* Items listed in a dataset
--------

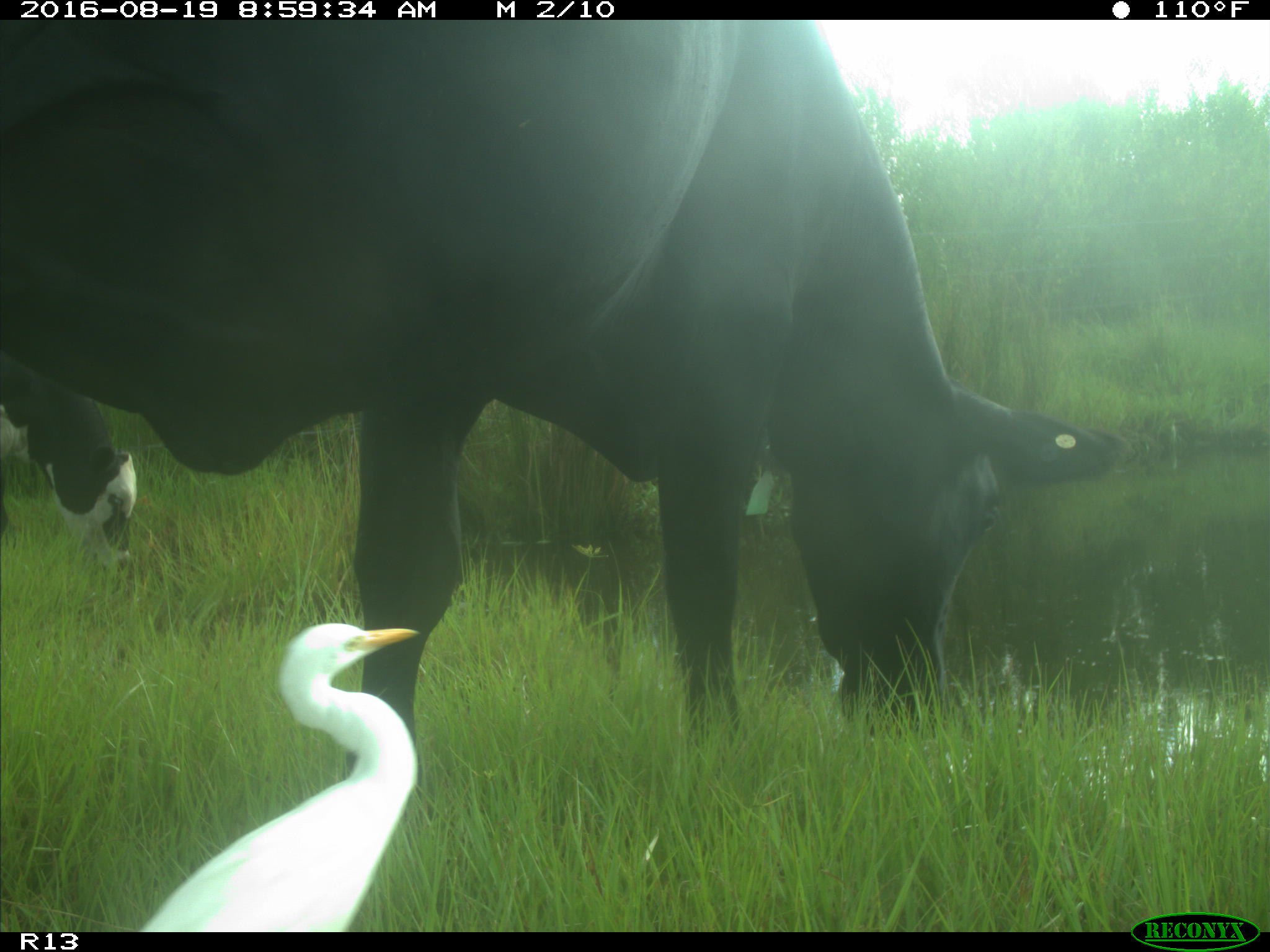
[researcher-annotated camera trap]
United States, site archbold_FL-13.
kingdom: Animalia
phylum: Chordata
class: Mammalia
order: Artiodactyla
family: Bovidae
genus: Bos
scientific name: Bos taurus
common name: domestic cow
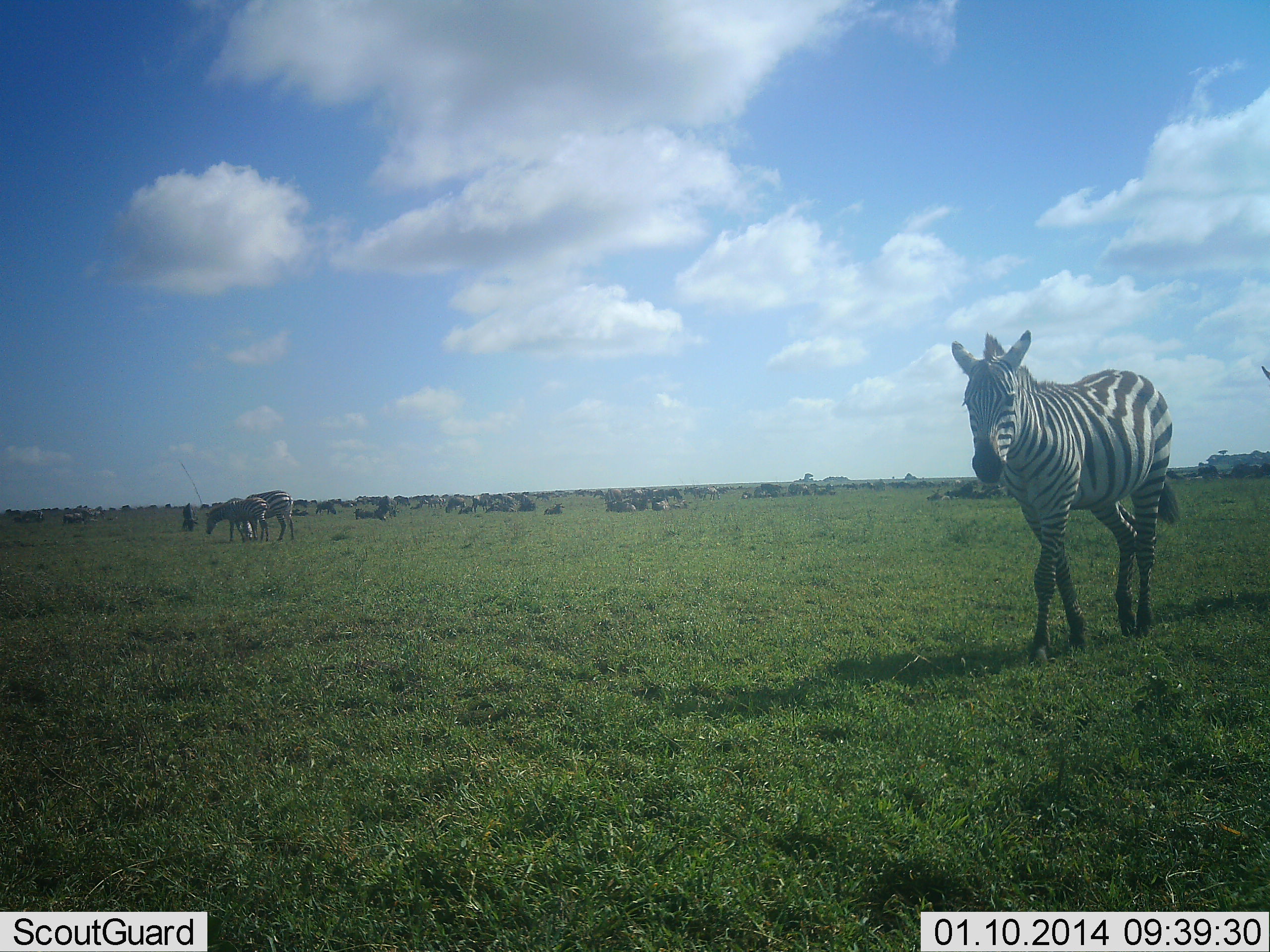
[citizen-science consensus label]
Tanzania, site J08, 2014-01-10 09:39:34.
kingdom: Animalia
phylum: Chordata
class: Mammalia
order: Perissodactyla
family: Equidae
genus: Equus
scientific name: Equus quagga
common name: plains zebra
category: zebra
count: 11-50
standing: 54%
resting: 27%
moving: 71%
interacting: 10%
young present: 2%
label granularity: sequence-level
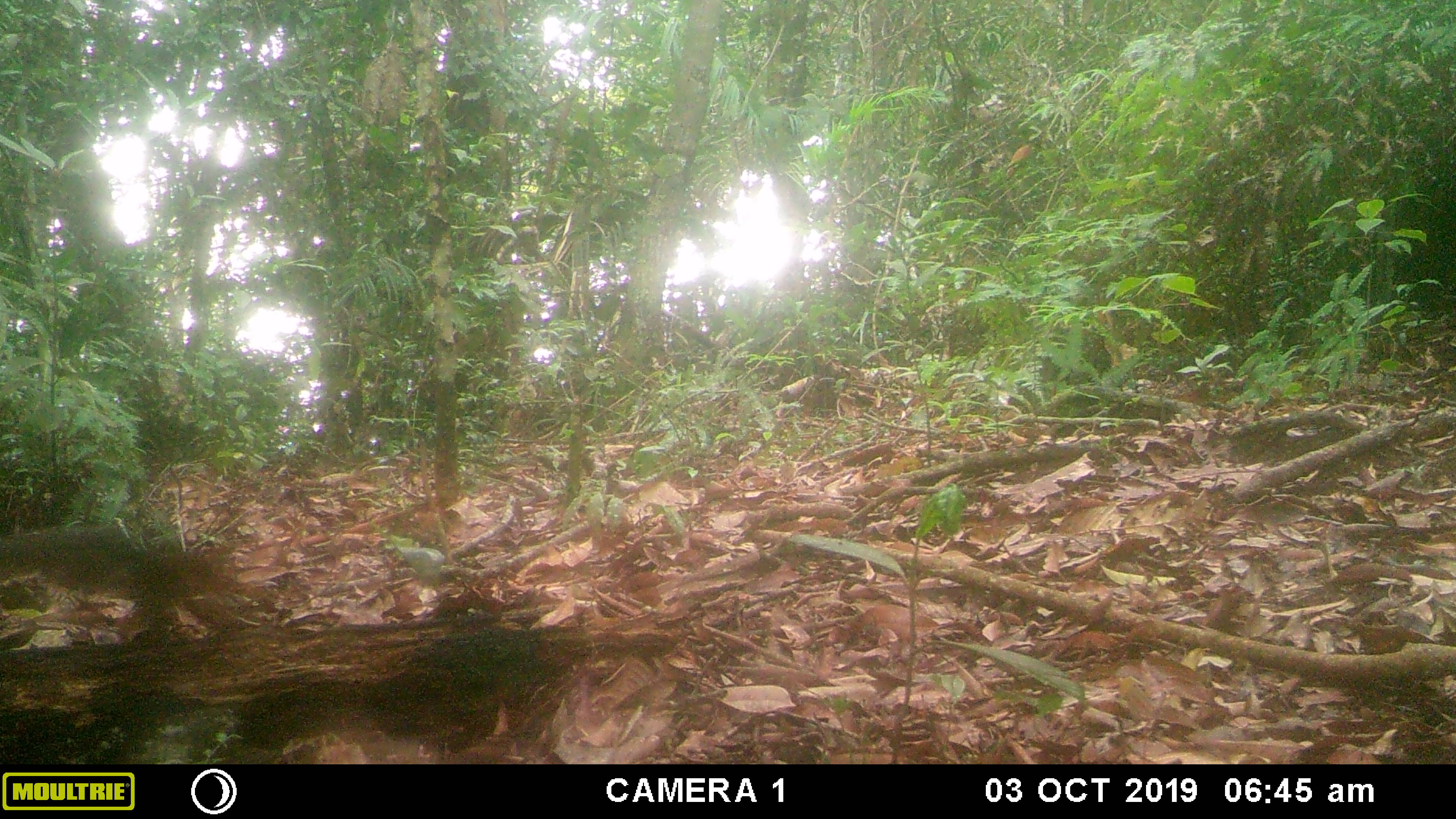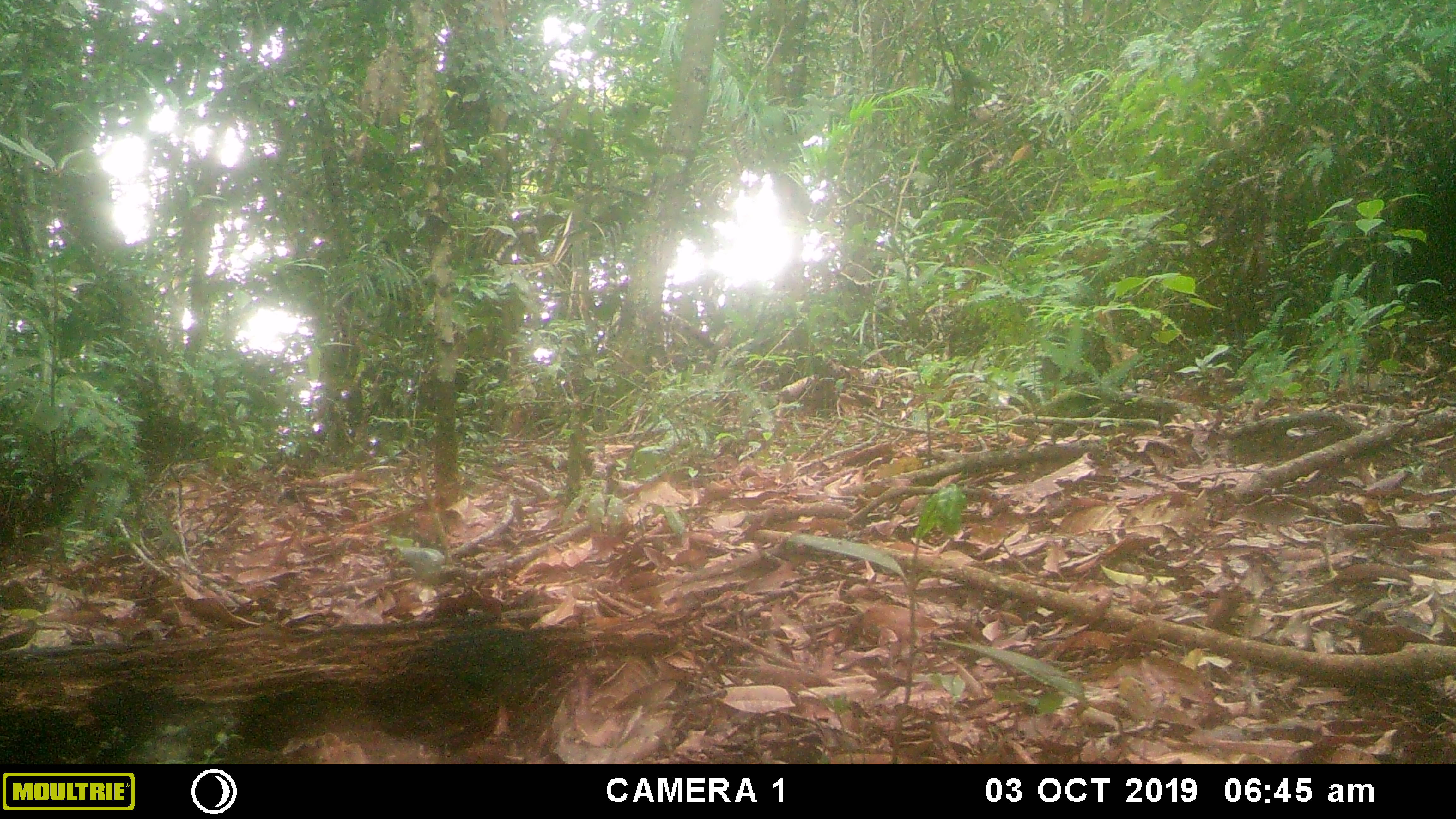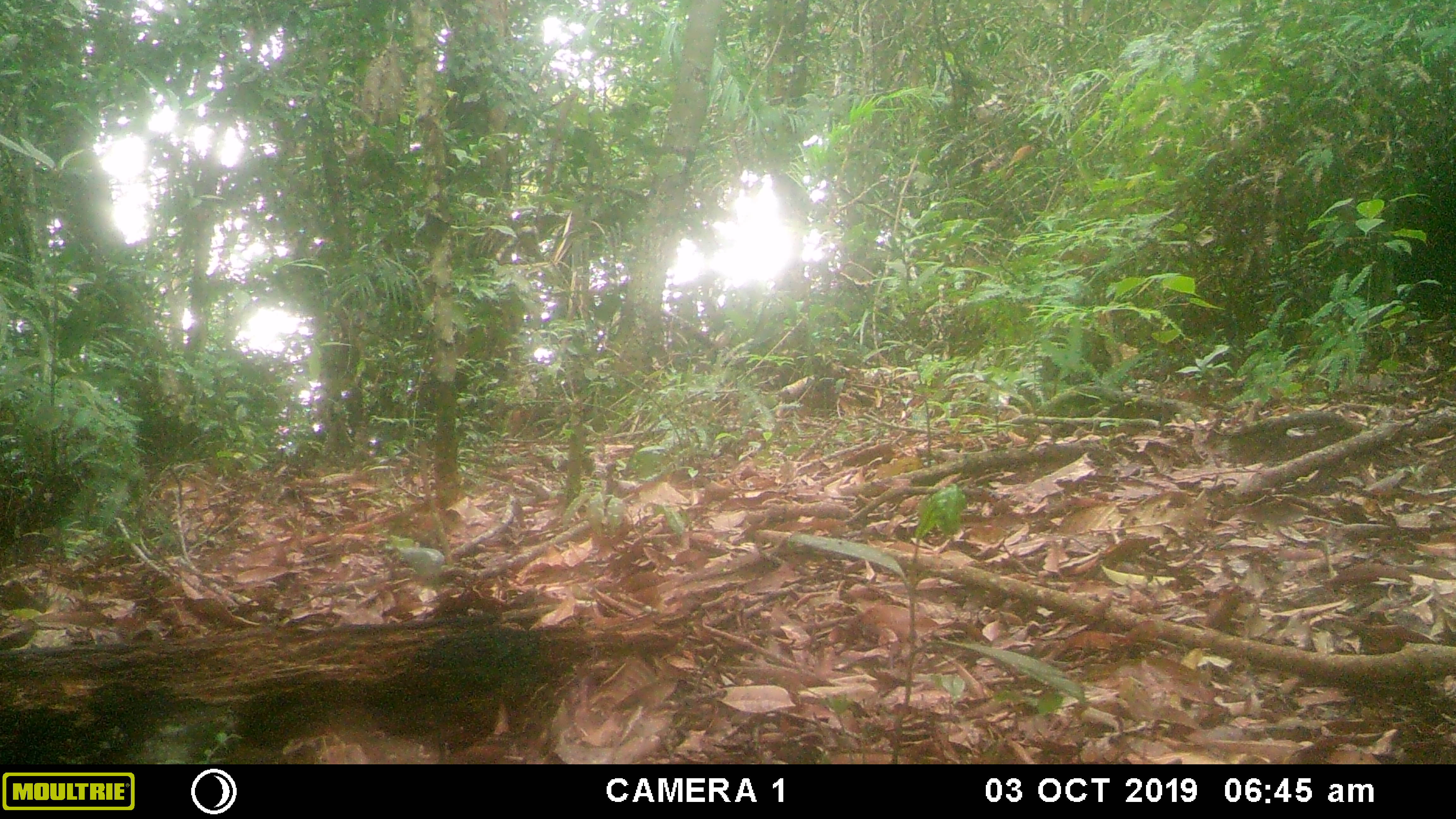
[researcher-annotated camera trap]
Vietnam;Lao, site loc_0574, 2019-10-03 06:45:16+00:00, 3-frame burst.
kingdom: Animalia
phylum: Chordata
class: Mammalia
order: Rodentia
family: Sciuridae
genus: Dremomys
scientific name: Dremomys rufigenis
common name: red-cheeked squirrel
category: red cheeked squirrel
Red cheeked squirrel (red-cheeked squirrel) (Dremomys rufigenis). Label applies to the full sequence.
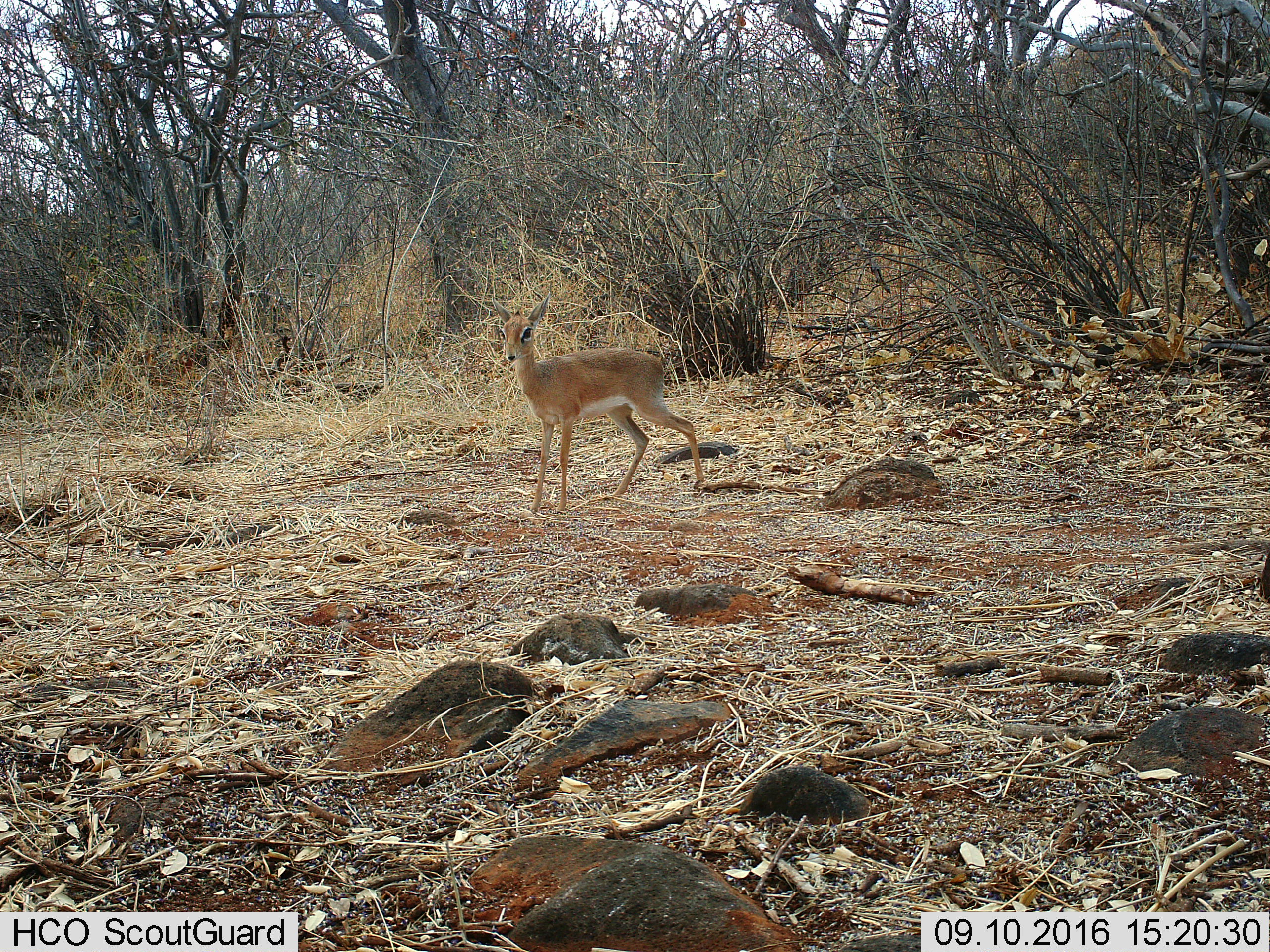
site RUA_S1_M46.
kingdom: Animalia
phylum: Chordata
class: Mammalia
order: Artiodactyla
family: Bovidae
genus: Madoqua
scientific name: Madoqua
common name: dik-dik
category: dikdik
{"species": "dikdik (dik-dik) (Madoqua)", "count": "1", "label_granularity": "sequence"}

--------

* Task to carry out
Start with the line holding "order: Perissodactyla" and repeat exactly every line through the final line of the records above, but no pictures and nothing more.

* Written response
order: Perissodactyla
family: Equidae
genus: Equus
scientific name: Equus quagga
common name: plains zebra
category: zebra
count: 11-50
standing: 54%
resting: 27%
moving: 71%
interacting: 10%
young present: 2%
label granularity: sequence-level
[researcher-annotated camera trap]
Vietnam;Lao, site loc_0574, 2019-10-03 06:45:16+00:00, 3-frame burst.
kingdom: Animalia
phylum: Chordata
class: Mammalia
order: Rodentia
family: Sciuridae
genus: Dremomys
scientific name: Dremomys rufigenis
common name: red-cheeked squirrel
category: red cheeked squirrel
Red cheeked squirrel (red-cheeked squirrel) (Dremomys rufigenis). Label applies to the full sequence.
site RUA_S1_M46.
kingdom: Animalia
phylum: Chordata
class: Mammalia
order: Artiodactyla
family: Bovidae
genus: Madoqua
scientific name: Madoqua
common name: dik-dik
category: dikdik
{"species": "dikdik (dik-dik) (Madoqua)", "count": "1", "label_granularity": "sequence"}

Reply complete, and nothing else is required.